BDX has a payout ratio of 42.50%, versus just 30.90% for Medtronic. Both companies have a low payout ratio with ample room to increase dividends faster than overall company growth for several years. Medtronic wins this category, as its payout ratio is significantly lower than BDX.

Why it Matters: High-yield, low-payout ratio stocks outperformed high-yield, high-payout ratio stocks by 8.2 percentage points per year from 1990 to 2006. (Source: High Yield, Low Payout by Barefoot, Patel, & Yao, page 3)

Comparison 4: Growth Rate

BDX has managed to grow revenue per share over 8% per year for the last 10 years, compared to 6.4% or Medtronic. BDX wins this round thanks to its higher per share growth rate in the last 10 years. Going forward, it is unclear which company will grow faster.

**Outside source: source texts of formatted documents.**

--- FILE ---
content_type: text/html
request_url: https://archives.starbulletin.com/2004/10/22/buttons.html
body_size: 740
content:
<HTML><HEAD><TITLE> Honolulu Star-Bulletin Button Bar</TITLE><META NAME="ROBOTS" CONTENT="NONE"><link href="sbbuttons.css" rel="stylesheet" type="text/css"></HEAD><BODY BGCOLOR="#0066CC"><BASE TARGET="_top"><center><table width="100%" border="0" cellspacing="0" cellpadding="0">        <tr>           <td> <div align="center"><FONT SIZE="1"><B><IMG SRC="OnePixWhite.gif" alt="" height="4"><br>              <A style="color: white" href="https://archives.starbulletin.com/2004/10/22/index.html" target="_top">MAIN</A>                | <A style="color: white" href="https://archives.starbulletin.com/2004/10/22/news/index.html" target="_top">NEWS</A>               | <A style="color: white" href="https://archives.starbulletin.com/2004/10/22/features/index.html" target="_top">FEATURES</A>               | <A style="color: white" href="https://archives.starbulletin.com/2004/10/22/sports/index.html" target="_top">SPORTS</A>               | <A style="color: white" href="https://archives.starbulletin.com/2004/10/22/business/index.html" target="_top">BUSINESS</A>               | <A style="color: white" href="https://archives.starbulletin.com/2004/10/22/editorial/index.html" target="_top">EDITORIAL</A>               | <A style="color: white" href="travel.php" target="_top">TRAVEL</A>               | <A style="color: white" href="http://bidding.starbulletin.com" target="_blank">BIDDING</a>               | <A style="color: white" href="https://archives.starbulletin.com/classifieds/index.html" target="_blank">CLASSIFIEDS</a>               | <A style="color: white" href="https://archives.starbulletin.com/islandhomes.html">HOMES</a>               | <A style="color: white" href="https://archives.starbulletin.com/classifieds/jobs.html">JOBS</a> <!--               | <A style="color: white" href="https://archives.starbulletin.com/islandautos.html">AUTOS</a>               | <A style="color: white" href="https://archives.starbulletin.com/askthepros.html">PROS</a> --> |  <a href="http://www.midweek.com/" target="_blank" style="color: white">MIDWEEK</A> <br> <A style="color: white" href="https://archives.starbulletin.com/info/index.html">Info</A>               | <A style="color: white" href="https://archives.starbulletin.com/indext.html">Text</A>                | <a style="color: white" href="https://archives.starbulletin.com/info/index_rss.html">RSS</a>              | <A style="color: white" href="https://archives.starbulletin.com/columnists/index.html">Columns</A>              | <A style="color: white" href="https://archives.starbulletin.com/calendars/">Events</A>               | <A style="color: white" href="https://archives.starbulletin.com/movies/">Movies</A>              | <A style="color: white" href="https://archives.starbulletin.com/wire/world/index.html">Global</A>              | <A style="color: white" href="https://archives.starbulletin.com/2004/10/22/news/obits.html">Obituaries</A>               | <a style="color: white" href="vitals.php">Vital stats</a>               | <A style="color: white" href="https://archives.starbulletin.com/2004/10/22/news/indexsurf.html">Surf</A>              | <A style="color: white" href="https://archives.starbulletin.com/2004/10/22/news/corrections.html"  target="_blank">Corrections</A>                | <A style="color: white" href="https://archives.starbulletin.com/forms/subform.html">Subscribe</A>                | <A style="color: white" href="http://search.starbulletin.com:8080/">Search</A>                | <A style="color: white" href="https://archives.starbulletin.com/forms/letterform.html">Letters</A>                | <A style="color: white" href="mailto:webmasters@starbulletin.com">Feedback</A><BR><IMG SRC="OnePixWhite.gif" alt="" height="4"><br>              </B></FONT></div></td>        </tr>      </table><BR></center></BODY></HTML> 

Why it Matters: Growing dividend stocks have outperformed stocks with unchanging dividends by 2.4 percentage points per year from 1972 to 2013. (Source: Rising Dividends Fund, Oppenheimer, page 4)

Comparison 5: Volatility

Medtronic has a long-term standard deviation of about 24%, versus only around 20% for BDX. BDX has an exceptionally low standard deviation, which indicates it has stable cash flows and a strong competitive advantage. BDX wins this category.

Why it Matters: The S&P Low Volatility index outperformed the S&P 500 by 2 percentage points per year for the 20-year period ending September 30th, 2011. (Source: Low & Slow Could Win the Race, page 3)

Conclusion

BDX and Medtronic are almost evenly ranked based on the 5 Buy Rules from the 8 Rules of Dividend Investing. BDX is the slight winner, but by a very slim margin. The companies both rank highly for different reasons. BDX ranks highly due to its growth rate and volatility, while Medtronic ranks highly for its low payout ratio and sound scores in every other category. Both businesses make excellent long-term investments.

Disclosure: I have no positions in any stocks mentioned, and no plans to initiate any positions within the next 72 hours. I wrote this article myself, and it expresses my own opinions. I am not receiving compensation for it (other than from Seeking Alpha). I have no business relationship with any company whose stock is mentioned in this article.